Dye protégé Chris Lutzke and owner Herb Kohler are introducing The Baths of Blackwolf Run, a 10-hole par-3 course, with holes ranging from 60 to 160 yards and a 2-acre putting course modeled after the Himalayas at St. Andrews. Interwoven into the layouts are four water features, known as The Baths, which not only reflect the purpose of the parent company, but which will serve as handsome hazards.

“It is important for these courses to aid in our continuing efforts to grow the game by creating opportunities for players of all skill levels,” Kohler said. “The Baths will do it with the Kohler touch to create a unique experience.”

If certain elements of Ballyshear Links look familiar, then it's because course architect Gil Hanse has essentially replicated designer C.B. Macdonald's famed Lido Club that was shuttered in 1942.

If certain elements of Ballyshear Links look familiar, then it's because course architect Gil Hanse has essentially replicated designer C.B. Macdonald's famed Lido Club that was shuttered in 1942.

Ballyshear Golf Links at Ben Rakat Club | Thailand
One of the greatest works of pioneering American architect C.B. Macdonald will reappear in Bangkok in August. Gil Hanse and partner Jim Wagner have carved out a hole-by-hole replica of the greatest course of the Golden Age, the Lido Golf Club in Lido Beach, N.Y., that no longer exists.
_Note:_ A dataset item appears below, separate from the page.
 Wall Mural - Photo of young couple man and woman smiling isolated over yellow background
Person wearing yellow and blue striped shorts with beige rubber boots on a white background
For design geeks, this is akin to the reappearance of architecture’s Holy Grail.

A number of Lido Golf Club holes were inspired by a number of other well-known courses.

A number of Lido Golf Club holes were inspired by a number of other well-known courses.
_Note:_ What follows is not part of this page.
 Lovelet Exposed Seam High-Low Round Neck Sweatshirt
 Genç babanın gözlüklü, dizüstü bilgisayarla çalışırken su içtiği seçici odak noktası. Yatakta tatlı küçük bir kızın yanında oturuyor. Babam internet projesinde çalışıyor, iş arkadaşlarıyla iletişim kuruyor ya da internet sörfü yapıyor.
Lido was an engineering marvel and the handiwork of Macdonald and Seth Raynor when it opened in 1917. A survey of top professionals by New York’s Metropolitan Golfer magazine in the late 1920s ranked it second in America, behind only Pine Valley.
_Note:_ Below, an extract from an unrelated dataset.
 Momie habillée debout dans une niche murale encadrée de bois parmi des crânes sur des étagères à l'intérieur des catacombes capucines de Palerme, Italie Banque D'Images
Lido even boasted an 18th hole that resulted from a 1914 design competition in Britain's Country Life magazine. The winner was a relative unknown named Alister MacKenzie. While MacKenzie was already a practicing architect in England by then, it would be another 12 years before he would venture to the United States and to Australia, to create Cypress Point and Royal Melbourne, the courses that made him famous. Still, a combination of the Depression and World War II shuttered the club for good in 1942.

On flat, featureless land, Hanse convinced the owners that the concept would bring something completely different to golf in Thailand’s capital. It surely will.

David McLay Kidd will debut his first par-3 course design, Quicksands, after achieving high acclaim for his 18-hole Gamble Sands course in 2014.

David McLay Kidd will debut his first par-3 course design, Quicksands, after achieving high acclaim for his 18-hole Gamble Sands course in 2014.

Quicksands at Gamble Sands | Brewster, Wash.
Seven years after earning the consensus pick by Golf Magazine and Golf Digest for best new course of 2014, Gamble Sands gets a little brother, the 14-hole Quicksands. Both bear the design imprint of David McLay Kidd.

Situated in north-central Washington amid the Columbia River Gorge and snowcapped northern Cascades, Kidd’s first par-3 course — and the first of its kind in the state — occupies a 25-acre site rippled with rolling sand dunes. When it opens this spring, it will feature holes that range from 60 to 180 yards and will definitely not epitomize all-or-nothing shot values.

“A lot of ‘one-shotters’ in the world don’t allow for a ground game, you have to carry it to the target,” Kidd said. “With Quicksands, we are encouraging the ground game with giant slopes and movement to allow golfers to be creative and use the ground. If four golfers play a hole four different ways, that will be fun and differentiate the experience.”